"PELO FIM DOS PRIVILÉGIOS PARA DEFICIENTES"

O que uma vaga de carro pode causar em algumas pessoas? Um grupo em Curitiba parece ter a resposta:

"Redução em 50% das vagas exclusivas para deficientes;

Fim das cotas para deficientes em empresas;

Redução em 50% de filas e assentos exclusivos para deficientes;

Pelo fim da isenção de impostos na compra de carro zero;

Pelo fim das cotas em concurso público;

Pelo fim à gratuidade para deficientes."

Mas o "Movimento Pela Reforma de Direitos" - na sua linha de raciocínio - esqueceu de completar sua lista de direitos, como: fim do benefício da previdência social de aposentadoria; fim das vagas de carro reservadas para idosos; fim da criminalização do preconceito racial; etc.

Pois bem, colocar uma chave no buraco da fechadura e destranca-la, ou, no contato do carro e liga-lo; apertar a maçaneta e gira-la no sentido anti-horário e puxar ou empurrar a porta; engatar a primeira e acelerar o carro; são práticas simples do cotidiano; imagine porém que para cada uma dessas práticas sejam excluídas pessoas não capazes de realizar, como: as que não tem força na mão, ter braço quebrado, não ter braço, artrite reumatoide ou cistos. Para atravessar a rua, de calçada à calçada, seriam excluídas outras tantas: sem perna, coxos, idosos, claudicantes, deficientes, crianças de colo... nesses dois exemplos, é provável que todos nós já tenhamos passado por uma incapacidade, dificuldade ou, (disability) deficiência. Quando uma dificuldade se impõe a nós, nos tornamos deficientes, como, caminhar com pés inchados, manusear teclados com artrite, subir escadas com artrose, trabalhar no escritório com enxaqueca aguda, manter-se sentado tendo hérnia de disco... são todas, formas de dificuldade menos visíveis, mas nem por isso deixam de ser deficiências.
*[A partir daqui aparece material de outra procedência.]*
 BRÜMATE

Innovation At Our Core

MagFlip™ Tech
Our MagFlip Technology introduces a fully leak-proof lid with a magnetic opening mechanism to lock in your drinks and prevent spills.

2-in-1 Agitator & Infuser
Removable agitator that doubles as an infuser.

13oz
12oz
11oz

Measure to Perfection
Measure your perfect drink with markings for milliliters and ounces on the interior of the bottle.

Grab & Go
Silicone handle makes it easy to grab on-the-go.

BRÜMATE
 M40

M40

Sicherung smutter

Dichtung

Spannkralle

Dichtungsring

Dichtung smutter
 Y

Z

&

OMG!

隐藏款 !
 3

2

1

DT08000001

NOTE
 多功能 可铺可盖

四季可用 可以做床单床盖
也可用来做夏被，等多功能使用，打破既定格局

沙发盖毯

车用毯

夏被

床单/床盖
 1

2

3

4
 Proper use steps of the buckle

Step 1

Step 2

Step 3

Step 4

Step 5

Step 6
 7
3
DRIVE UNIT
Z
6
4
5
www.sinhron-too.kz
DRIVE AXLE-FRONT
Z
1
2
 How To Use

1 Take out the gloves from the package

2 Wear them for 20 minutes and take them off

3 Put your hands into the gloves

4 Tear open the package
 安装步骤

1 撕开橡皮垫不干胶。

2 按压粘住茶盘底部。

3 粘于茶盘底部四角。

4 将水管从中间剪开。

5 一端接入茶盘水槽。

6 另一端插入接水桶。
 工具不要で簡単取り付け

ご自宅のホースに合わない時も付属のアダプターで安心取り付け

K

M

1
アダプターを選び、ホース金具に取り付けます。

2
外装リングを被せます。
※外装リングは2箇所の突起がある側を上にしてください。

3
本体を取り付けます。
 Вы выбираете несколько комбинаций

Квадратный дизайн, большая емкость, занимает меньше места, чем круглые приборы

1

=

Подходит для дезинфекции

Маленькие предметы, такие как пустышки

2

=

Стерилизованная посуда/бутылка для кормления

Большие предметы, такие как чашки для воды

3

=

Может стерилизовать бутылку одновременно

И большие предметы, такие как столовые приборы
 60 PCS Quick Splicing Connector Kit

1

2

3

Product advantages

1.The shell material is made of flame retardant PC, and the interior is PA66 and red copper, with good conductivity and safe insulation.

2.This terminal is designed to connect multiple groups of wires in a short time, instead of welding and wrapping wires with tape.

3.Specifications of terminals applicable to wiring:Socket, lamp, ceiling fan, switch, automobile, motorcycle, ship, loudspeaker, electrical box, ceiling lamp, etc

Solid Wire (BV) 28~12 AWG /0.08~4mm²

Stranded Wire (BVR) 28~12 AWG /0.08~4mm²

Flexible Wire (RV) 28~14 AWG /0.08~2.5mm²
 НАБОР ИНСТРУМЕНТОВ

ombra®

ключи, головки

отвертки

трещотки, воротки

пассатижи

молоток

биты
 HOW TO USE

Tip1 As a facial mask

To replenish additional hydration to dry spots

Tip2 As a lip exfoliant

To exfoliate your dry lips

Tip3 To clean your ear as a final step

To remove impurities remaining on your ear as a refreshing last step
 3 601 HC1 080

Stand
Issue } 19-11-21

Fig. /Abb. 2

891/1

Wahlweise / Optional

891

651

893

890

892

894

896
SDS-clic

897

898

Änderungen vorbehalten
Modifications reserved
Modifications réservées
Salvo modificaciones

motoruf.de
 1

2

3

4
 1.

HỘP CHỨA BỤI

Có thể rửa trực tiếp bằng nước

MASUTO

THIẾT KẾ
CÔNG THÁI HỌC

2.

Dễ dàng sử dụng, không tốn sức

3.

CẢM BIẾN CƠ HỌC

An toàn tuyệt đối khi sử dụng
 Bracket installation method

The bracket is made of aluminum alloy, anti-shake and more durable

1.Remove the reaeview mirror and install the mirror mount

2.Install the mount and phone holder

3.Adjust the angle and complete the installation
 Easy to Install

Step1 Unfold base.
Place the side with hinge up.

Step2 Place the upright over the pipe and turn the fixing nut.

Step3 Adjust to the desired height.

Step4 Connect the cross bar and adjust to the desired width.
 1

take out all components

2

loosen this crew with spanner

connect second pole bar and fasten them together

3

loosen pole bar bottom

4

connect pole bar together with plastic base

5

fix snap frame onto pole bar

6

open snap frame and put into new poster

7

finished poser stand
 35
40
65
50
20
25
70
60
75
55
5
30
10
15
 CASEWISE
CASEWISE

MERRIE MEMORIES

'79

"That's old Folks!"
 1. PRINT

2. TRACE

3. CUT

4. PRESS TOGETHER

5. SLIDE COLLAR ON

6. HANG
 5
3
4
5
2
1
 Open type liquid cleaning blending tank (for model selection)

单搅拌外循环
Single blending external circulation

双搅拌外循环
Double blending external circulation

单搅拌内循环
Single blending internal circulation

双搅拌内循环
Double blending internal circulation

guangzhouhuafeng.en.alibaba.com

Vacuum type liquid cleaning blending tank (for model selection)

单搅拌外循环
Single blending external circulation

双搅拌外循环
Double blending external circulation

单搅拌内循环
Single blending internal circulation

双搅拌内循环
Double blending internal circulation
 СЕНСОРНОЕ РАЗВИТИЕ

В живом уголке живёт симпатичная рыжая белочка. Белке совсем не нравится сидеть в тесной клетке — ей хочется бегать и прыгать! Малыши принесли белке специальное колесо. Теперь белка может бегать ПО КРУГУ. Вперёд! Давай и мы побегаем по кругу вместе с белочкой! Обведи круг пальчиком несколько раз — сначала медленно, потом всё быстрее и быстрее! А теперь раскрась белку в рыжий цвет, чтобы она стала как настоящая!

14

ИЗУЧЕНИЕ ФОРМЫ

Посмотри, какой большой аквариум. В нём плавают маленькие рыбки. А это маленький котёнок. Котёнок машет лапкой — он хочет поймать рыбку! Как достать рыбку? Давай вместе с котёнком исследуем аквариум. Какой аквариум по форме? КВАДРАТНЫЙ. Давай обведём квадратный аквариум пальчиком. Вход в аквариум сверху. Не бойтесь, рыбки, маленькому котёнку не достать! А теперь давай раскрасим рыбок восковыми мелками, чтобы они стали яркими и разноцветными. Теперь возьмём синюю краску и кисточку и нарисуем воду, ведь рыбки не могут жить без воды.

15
Só passamos a ver o absurdo nas ruas, quando olhamos de dentro para fora: buracos na calçada, falta de rampas de acesso, ausência de corrimãos, pouquíssimos pisos tátil direcional e de alerta, falta de elevadores... ou seja, em grande parte, o mundo é feito para pessoas sem problemas biológicos; não estamos preparados para contemplar a diversidade dos corpos, haja vista que muito pouco é pensado do ponto de vista de quem sofre por suas particularidades físicas; nossa percepção de "normais" impede de ver aquilo que está na cara. Ou seja, a lesão (impairments) é o que define o problema da pessoa, seja físico ou mental, e a definição de deficiência (disability) é a forma como a sociedade acolhe a pessoa lesionada; sendo assim, é fácil dizer que uma enxaqueca ou ressaca são lesões que as impedem de ser autônomas, mesmo temporariamente, tornando-as deficientes. Somos deficientes diversas vezes em nossa vida. É fácil dizer também, que um cego em São Paulo é muito mais deficiente do que um cego na cidade de Praga, ou, um cadeirante no Brasil em geral, é mais deficiente do que um cadeirante em Seattle. A deficiência aumenta na exata proporção em que a sociedade não está apta à contempla-la.

Sendo assim, o "Movimento pela reforma dos direitos" propôs o fim das cotas para deficientes em empresas, essa minoria desempregada e sem a isenção de impostos para compra de carro zero acarretaria numa queda gradativa de compras de automóveis, pois também não teriam emprego para comprar o carro adaptado, estes, que por sua vez ocupariam cada dia menos vagas em ruas e estacionamentos, cada dia menos espaço pelas calçadas, metrôs, ônibus, escolas, ou qualquer espaço público/privado; teríamos um país separado das pessoas diferentes, assim como o nazismo segregou judeus, como segregamos haitianos, como a Europa segrega refugiados sírios e muçulmanos.

Por fim, e com muito entusiasmo, o "Movimento pela reforma dos direitos" foi apenas uma ação publicitária do Conselho Municipal das Pessoas com Deficiência da Cidade de Curitiba, chamando a atenção, de forma legítima, para um problema social que é a presença de direitos destes no Brasil. Chamando a atenção para um debate lógico e coerente de políticas públicas mais agregadoras. E, celebramos nesse "Dia Internacional da Pessoa com Deficiência Física" 03/12/2015, que tenhamos cada vez mais consciência e respeito para com nossos iguais.